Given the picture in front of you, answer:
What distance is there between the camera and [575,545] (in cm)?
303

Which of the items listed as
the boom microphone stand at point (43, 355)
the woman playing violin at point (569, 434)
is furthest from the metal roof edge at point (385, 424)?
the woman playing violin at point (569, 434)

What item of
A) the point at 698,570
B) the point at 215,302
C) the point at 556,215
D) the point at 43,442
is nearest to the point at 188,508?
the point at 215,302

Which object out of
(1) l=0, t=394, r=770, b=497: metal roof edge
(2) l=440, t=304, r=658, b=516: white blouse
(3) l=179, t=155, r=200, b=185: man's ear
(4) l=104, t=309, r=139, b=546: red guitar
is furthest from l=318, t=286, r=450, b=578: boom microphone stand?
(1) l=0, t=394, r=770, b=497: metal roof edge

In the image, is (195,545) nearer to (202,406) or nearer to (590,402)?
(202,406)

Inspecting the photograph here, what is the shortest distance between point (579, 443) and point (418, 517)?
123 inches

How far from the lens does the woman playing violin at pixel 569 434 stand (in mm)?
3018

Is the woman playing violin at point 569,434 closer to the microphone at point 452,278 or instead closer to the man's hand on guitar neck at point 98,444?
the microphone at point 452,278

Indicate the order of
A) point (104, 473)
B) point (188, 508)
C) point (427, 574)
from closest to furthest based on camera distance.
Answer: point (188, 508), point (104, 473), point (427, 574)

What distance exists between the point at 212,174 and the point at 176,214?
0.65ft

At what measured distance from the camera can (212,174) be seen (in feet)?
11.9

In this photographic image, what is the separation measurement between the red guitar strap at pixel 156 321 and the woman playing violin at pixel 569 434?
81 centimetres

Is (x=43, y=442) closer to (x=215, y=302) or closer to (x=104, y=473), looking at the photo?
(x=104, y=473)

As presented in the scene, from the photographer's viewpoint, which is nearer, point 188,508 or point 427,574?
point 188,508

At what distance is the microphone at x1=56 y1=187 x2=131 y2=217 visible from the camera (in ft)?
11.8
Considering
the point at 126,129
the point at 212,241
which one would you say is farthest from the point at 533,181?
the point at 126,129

> Task to carry out:
The line containing "Is (x=43, y=442)" marks the start; retype it and each line after it through the end of the records above, exactly.

> Final result:
Is (x=43, y=442) closer to (x=215, y=302) or closer to (x=104, y=473), looking at the photo?
(x=104, y=473)

As presented in the scene, from the photographer's viewpoint, which is nearer, point 188,508 or point 427,574?
point 188,508

At what distance is the microphone at x1=56 y1=187 x2=131 y2=217 visible from the camera (in ft)?
11.8
Considering
the point at 126,129
the point at 212,241
which one would you say is farthest from the point at 533,181?
the point at 126,129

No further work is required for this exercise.